Over the years, the death of Live Writer and Open Live Writer straight up killed the formatting I liked to use for posts containing images leading to a reduction of my interest in photography as an unwanted side effect. Simultaneously, the Internet became a short inflammatory text message or video oriented format as the race to the lowest common denominator of human behavior took over. The failure of search engines in recent years turned the new frontier days of the World Wide Web into a corporately homogeneous dull pastiche of assorted inanities with no place for anything remotely thoughtful or creative.
In short, it all ceased to be even remotely fun.
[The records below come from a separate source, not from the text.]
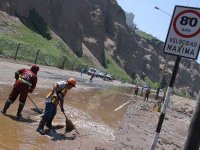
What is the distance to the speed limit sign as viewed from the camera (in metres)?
6.38

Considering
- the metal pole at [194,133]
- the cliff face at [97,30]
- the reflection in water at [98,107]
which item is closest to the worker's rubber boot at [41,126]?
the reflection in water at [98,107]

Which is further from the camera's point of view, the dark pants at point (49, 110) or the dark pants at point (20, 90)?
the dark pants at point (20, 90)

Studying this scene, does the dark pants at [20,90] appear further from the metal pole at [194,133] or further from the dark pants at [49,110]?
the metal pole at [194,133]

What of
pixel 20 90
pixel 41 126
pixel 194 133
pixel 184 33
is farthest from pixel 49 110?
pixel 194 133

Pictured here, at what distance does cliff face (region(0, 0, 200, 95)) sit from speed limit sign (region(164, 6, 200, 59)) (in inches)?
2344

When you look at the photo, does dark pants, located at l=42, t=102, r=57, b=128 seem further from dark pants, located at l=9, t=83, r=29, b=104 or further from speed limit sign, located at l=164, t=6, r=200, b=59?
speed limit sign, located at l=164, t=6, r=200, b=59

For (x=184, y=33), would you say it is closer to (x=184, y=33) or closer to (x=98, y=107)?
(x=184, y=33)

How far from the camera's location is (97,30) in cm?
11006

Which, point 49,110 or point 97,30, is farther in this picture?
point 97,30

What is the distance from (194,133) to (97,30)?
345 ft

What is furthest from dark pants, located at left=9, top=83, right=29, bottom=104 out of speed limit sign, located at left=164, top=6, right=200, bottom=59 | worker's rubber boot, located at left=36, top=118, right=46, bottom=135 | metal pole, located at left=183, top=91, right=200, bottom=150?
metal pole, located at left=183, top=91, right=200, bottom=150

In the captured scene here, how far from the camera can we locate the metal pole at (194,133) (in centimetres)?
557

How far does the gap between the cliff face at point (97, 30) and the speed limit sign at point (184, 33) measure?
195 feet

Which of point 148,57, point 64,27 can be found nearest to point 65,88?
point 64,27
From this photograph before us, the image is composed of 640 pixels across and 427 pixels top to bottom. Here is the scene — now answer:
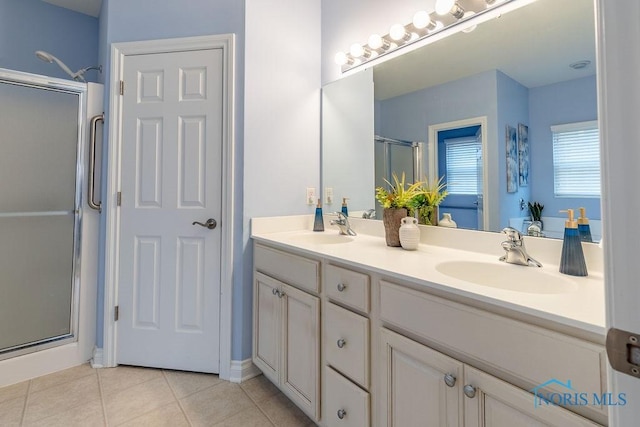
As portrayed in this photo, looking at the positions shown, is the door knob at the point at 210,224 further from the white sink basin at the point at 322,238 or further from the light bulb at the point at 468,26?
the light bulb at the point at 468,26

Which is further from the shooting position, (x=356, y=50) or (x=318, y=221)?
(x=318, y=221)

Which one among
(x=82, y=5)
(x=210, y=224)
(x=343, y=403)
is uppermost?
(x=82, y=5)

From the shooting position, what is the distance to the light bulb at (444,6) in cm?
139

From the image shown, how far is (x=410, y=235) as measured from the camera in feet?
Result: 4.68

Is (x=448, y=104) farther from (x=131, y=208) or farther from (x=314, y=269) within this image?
(x=131, y=208)

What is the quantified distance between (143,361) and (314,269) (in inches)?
54.1

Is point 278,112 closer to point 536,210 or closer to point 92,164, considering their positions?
point 92,164

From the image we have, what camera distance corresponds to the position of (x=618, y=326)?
1.17 ft

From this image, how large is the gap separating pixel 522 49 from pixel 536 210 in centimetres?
66

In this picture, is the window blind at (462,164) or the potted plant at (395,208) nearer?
the window blind at (462,164)

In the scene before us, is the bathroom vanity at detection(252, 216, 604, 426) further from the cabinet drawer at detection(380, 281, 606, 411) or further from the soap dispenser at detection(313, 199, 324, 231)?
the soap dispenser at detection(313, 199, 324, 231)

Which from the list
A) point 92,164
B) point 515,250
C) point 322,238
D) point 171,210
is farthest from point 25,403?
point 515,250

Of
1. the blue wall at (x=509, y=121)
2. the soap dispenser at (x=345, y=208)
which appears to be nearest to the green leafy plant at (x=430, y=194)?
the blue wall at (x=509, y=121)

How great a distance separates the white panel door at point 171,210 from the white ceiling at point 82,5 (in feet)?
3.62
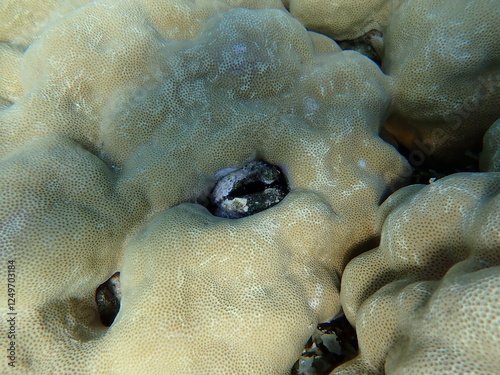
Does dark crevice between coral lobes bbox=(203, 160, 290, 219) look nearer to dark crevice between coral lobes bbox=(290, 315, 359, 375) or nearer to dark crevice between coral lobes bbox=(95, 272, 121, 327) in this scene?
dark crevice between coral lobes bbox=(95, 272, 121, 327)

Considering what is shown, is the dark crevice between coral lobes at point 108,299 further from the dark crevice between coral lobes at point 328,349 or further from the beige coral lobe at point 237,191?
the dark crevice between coral lobes at point 328,349

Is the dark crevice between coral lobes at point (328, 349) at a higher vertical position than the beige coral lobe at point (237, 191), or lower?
lower

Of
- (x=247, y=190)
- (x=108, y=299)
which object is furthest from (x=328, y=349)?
(x=108, y=299)

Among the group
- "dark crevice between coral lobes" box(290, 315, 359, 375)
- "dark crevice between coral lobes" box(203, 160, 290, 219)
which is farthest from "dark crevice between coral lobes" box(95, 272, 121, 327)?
"dark crevice between coral lobes" box(290, 315, 359, 375)

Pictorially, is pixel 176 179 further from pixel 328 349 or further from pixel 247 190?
pixel 328 349

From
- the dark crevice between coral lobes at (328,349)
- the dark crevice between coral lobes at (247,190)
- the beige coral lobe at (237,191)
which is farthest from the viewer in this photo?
the dark crevice between coral lobes at (247,190)

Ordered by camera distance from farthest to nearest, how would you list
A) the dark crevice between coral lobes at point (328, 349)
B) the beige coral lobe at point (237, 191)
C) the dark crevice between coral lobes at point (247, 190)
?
1. the dark crevice between coral lobes at point (247, 190)
2. the dark crevice between coral lobes at point (328, 349)
3. the beige coral lobe at point (237, 191)

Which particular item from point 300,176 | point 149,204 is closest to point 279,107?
point 300,176

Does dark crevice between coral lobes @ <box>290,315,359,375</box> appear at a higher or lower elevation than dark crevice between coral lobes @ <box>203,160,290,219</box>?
lower

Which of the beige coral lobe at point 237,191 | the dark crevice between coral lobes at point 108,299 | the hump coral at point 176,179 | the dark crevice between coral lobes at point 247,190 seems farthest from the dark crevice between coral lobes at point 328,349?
the dark crevice between coral lobes at point 108,299
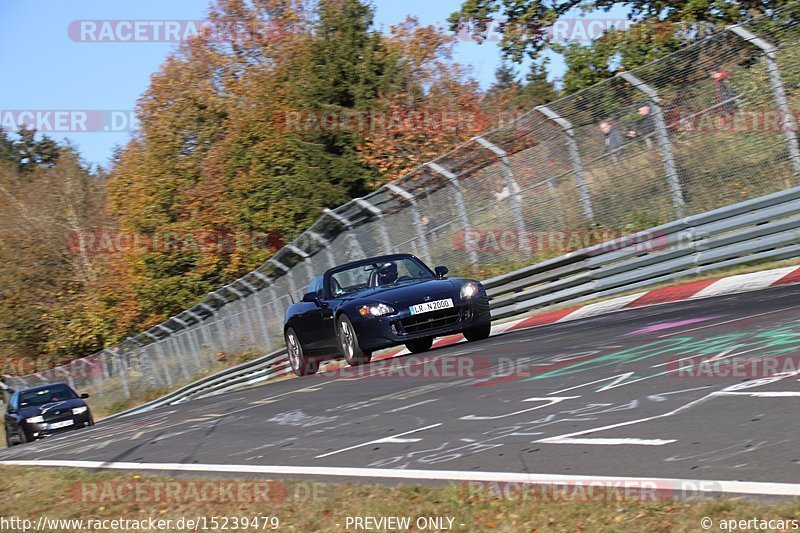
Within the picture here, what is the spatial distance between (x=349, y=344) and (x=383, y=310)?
0.94 meters

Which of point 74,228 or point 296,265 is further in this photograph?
point 74,228

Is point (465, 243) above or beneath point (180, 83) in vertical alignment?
beneath

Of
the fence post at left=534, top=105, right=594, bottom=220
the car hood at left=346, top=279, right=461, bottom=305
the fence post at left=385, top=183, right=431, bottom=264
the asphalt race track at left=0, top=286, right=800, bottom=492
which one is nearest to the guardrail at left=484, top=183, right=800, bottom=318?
the fence post at left=534, top=105, right=594, bottom=220

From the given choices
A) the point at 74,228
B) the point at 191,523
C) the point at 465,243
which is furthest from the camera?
the point at 74,228

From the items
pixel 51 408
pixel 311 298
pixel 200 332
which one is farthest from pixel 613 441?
pixel 200 332

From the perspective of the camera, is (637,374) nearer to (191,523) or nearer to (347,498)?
(347,498)

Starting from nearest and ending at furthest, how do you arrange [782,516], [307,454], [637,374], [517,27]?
[782,516] → [307,454] → [637,374] → [517,27]

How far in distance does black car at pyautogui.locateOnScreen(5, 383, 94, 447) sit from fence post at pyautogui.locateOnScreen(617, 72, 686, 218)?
1350 centimetres

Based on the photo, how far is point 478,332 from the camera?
1455 centimetres

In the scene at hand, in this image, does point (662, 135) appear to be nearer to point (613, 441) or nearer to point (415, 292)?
point (415, 292)

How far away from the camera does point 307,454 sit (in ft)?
24.6

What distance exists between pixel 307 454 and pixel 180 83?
164 feet

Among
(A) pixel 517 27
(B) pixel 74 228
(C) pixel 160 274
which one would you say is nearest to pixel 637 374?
(A) pixel 517 27

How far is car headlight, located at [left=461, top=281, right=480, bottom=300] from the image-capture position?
13.8 metres
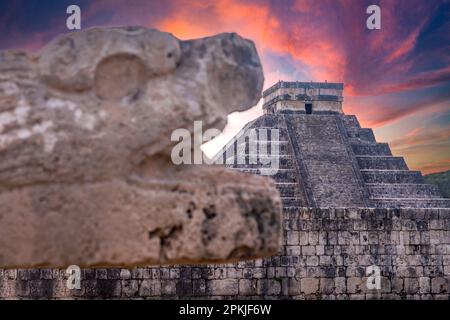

At one point, I thought the site would at least be preserved for posterity, after all everything is permanent on the Internet as it used to be said. Time and reality have proved otherwise with vast tracts of data, personal sites, and even large web sites vanished into the ether. While the Internet Archive project is a valiant attempt to preserve things, it is under threat of being sued out of existence.
The fragility of digital data has become very apparent of late and the things we take for granted today will be gone without a trace, unlike tangible objects such as books, documents, paintings, and buildings. We, the denizens of the modern West, have built a house of cards at the end of our civilization that most people will be shocked by when it collapses.
So I find myself questioning why I bothered with creating From the Sidelines in the first place. 20/20 hindsight is at play, of course -- but I can't remember the feeling I had starting it up and adding to it in the early years. That was a time I still had hope for some kind of life in mortality and those kind of delusions are now long gone.
The blog is a relic of the past at this point, I think.